On Tue, 2023-08-29 at 08:01 +0000, Nicolas Holzschuch wrote:
> Hello,
>
> This is my first post to this group; I'd like to start by expressing
> my appreciation for the amazing work in developing and maintaining
> Numpy.
>
> I have a question. Numpy has quite a lot of static local variables
> (variables defined as static inside a function, like this
> (core/src/multiarraymodule.c, line 4483):
> if (raise_exceptions) {
> static PyObject *too_hard_cls = NULL;
> /* ... */
> }
>
> I understand that these variables provide local caching and are
> important for efficiency. They do however cause some issues when
> dealing with multiple subinterpreters, where the static local
> variable might have been initialized by one of the subinterpreters,
> and is not reset when accessed by another subinterpreter.
> More globally, they cannot be reset when the Numpy module is
> released, and thus will likely cause an issue if it is reloaded after
> being released.
Right, but in the end these caches are there for a reason (or almost
all), and just removing them does not seem acceptable to me.
However, there are better ways to solve this. You can move it into
module state. In the vast majority of cases that should not be hard:
The patterns are known. In a few cases it may be harder but I believe
CPython offers decent solutions now (not sure how it looks like).
I had for a long time hoped for the HPy drive will solve this, but
there is no reason to wait for it.
In any case, contributions to this effect are very much welcome, I have
been hoping they would come for a long time, but I am not excited about
just removing the "static".
- Sebastian
>
> I have seen the issue mentionned in at least one pull request:
> https://github.com/numpy/numpy/pull/15169 and in several issues. If I
> understand correctly, the issue is not considered as important
> because subinterpreters are not yet prominent in CPython, static
> local variables provide an important service in caching data locally
> (instead of exposing these variables globally).
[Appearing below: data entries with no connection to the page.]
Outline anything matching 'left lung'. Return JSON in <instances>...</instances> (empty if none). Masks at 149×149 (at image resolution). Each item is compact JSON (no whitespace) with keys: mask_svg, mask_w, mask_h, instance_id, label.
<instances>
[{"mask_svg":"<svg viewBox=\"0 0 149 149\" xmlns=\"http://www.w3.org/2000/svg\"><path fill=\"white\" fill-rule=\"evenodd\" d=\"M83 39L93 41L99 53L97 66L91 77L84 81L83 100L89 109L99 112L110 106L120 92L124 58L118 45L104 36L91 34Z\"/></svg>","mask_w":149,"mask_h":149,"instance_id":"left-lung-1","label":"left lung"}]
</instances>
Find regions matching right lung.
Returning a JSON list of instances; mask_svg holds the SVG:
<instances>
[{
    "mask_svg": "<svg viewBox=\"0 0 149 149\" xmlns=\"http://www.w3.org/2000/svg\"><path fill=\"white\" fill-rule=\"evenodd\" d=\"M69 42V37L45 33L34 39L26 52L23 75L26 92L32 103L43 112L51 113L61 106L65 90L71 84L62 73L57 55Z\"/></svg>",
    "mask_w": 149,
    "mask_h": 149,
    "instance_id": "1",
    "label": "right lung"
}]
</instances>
So the benefits
> outweigh the costs and risks (that would be a huge change to the code
> base).
>
> I happen to maintain, compile and run a version of Python on iOS (
> https://github.com/holzschu/a-shell/ or
> https://apps.apple.com/us/app/a-shell/id1473805438), where I have to
> remove all these static local variables, because of the specificity
> of the platform (in order to run Python multiple times, I have to
> release and reset all modules). Right now, I'm maintaining the
> changes to the code base in a separate branch (
> https://github.com/holzschu/numpy/) and not necessarily in a very
> clean way.
>
> With the recent renewed interest in subinterpreters, I was wondering
> if there was a way I could contribute these changes back to the main
> numpy branch. I would have to clean up the code, obviously, and
> probably get guidance on how to do it cleanly, but the first question
> is: would there be an interest, or is that something I should keep in
> my separate branch?
>
> > From a technical point of view, about 80% of these static local
> > variables are just before a call to npy_cache_import(), and the
> > most efficient way to do it (in terms of lines of code) is just to
> > remove the part where npy_cache_import uses the static local
> > variable. You pay a price in performance, but gain in usability.
>
> Best regards,
> Nicolas Holzschuch
> _______________________________________________
> NumPy-Discussion mailing list -- numpy-discussion@python.org
> To unsubscribe send an email to numpy-discussion-leave@python.org
> https://mail.python.org/mailman3/lists/numpy-discussion.python.org/
> Member address: sebastian@sipsolutions.net
>
This was discussed at the last community meeting. We are open to the idea, but would like to see how it works out in practice. In particular, what the code looks like.
Chuck